The Michigan Healthy Start survey of 2003, for instance, found that 66 percent of parents measured at "significant stress" on their Parental Stress Index. According to the Michigan researchers, this result showed a significant generational increase when they compared the baby boomers to their children. The Carnegie-Mellon corporation conducted a long-term study in the 1990s on child and family health, and discovered significant parental and family stress. They called this "a quiet crisis in child rearing."
These surveys followed the calls and hints of other researchers to look closely at family stressors. David Elkind, professor of psychology at Tufts University and the author of The Hurried Child, first wrote about stressed children in his clinical observations in the 1980s. In the 1990s, a number of fields began to report on children's deteriorating mental health due to such severe family stressors as abuse, neglect, and dangerous media stimulation. Robin Karr-Morse and Meredith S. Wiley reviewed the literature in Ghosts from the Nursery, showing the roots of violence in chronic stressors in early childhood. Jane Healy also reviewed the literature in Failure to Connect, showing correlation between excessive media exposure and children's stress.

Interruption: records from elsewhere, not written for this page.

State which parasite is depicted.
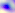

This is Toxoplasma gondii.

Summary:
  - Modality: photomicrograph
  - Magnification: 400xIdentify the parasite.
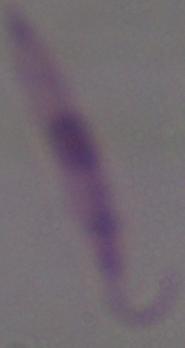

Leishmania.

Micrograph. 1000x magnification.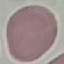
Summary:
  - Result: negative for malaria parasites
  - Stain: Giemsa
  - Image type: automatically extracted cell patch, resized to 64 × 64 pixels
  - Capture: smartphone camera at the microscope eyepiece
  - Preparation: thin smear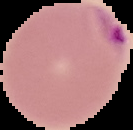

Summary:
  - Preparation: thin blood film
  - Result: malaria parasites identified
  - Image size: 133×130 pixels
  - Image type: cell region segmented out of the field of view; surrounding area masked to blackAssess the morphology of the erythrocytes.
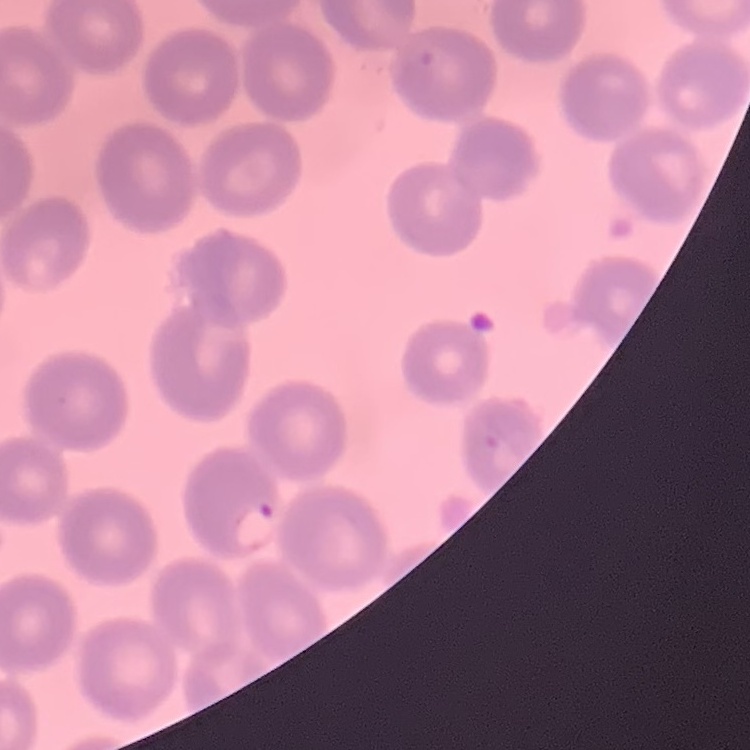

They show no rouleaux formation.

{
  "preparation": "thin peripheral smear",
  "image_type": "square crop of a larger photomicrograph",
  "stain": "Field's or Giemsa"
}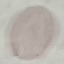

Summary:
  - Malaria status: uninfected
  - Capture: smartphone camera at the microscope eyepiece
  - Image type: automatically extracted cell patch, resized to 64 × 64 pixels
  - Preparation: thin blood film
  - Stain: GiemsaLocate every Plasmodium parasite.
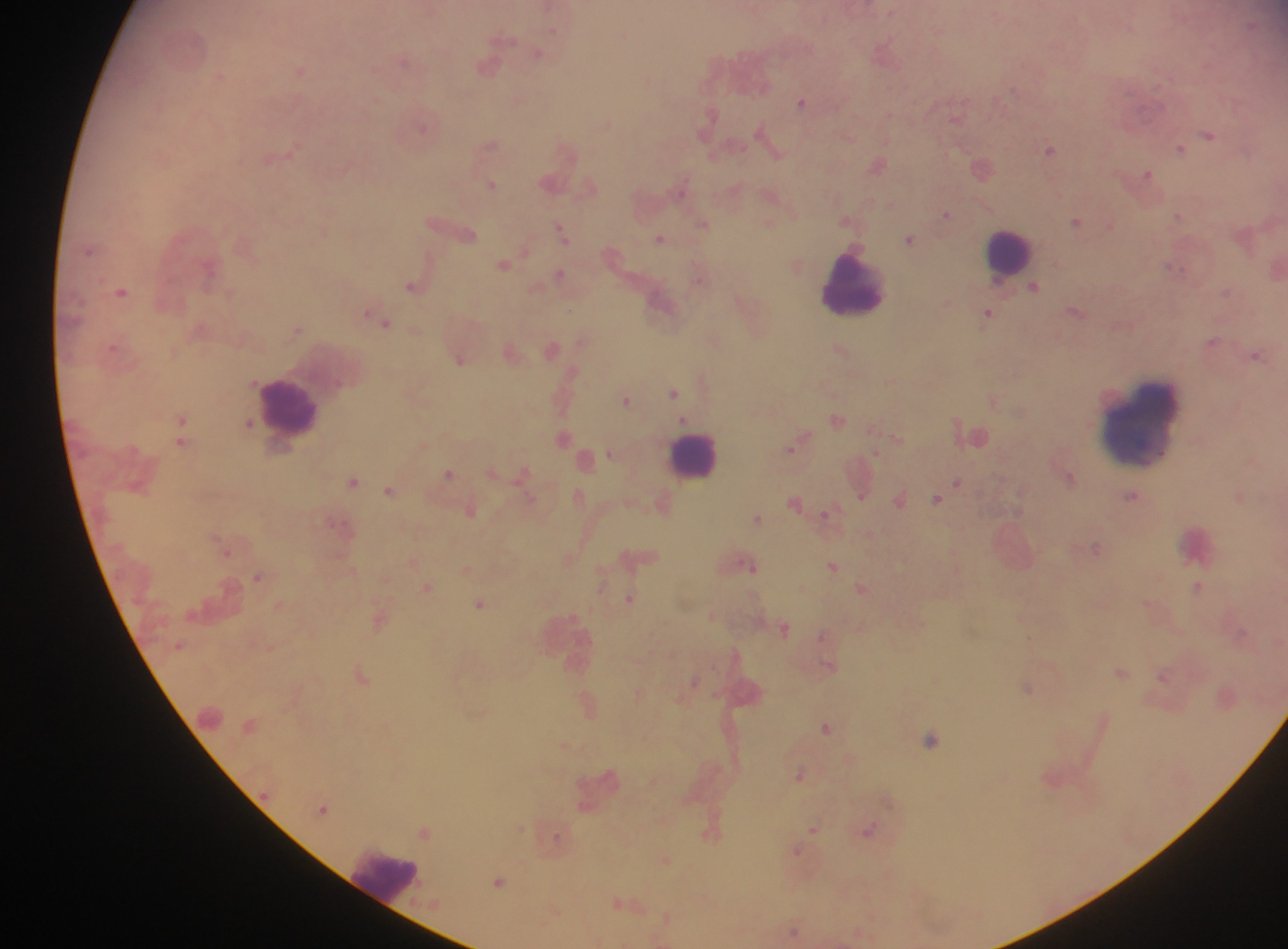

In the late 1990s, the field of physical therapy began to discuss the possibility of a condition therapist T. W. Myers called "kinesthetic dystonia," a neurophysical state in which the child's body is constantly under neural stress because it is living out of sync with its own natural needs. The exponential increase in child obesity in the last decade falls into this category.
In the last few years, our nation's colleges have also been noticing a situation that supports the chronic stress theory. In November 2004, college health service workers from a wide variety of schools noted the severity and incidence of student mental health referrals in university health services. Steven Hyman, provost of Harvard University and former director of the National Institute of Mental Health, recently pointed out that students' mental states are now so precarious that they "interfere with the core mission of the university."
According to Hara Estroff Marano in Psychology Today, by 1996, "anxiety overtook relationship concerns and has remained the major student problem" in student health services. Eating disorders of some kind or severity now afflict 40 percent of women at some time in their college career. Psychologist Paul E. Joffe, head of the suicide prevention team at the University of Illinois at Urbana-Champaign, tracks the increase of dangerous drinking among young people. He finds among our late adolescents "an inverted world in which drinking to oblivion is the way to feel connected and alive."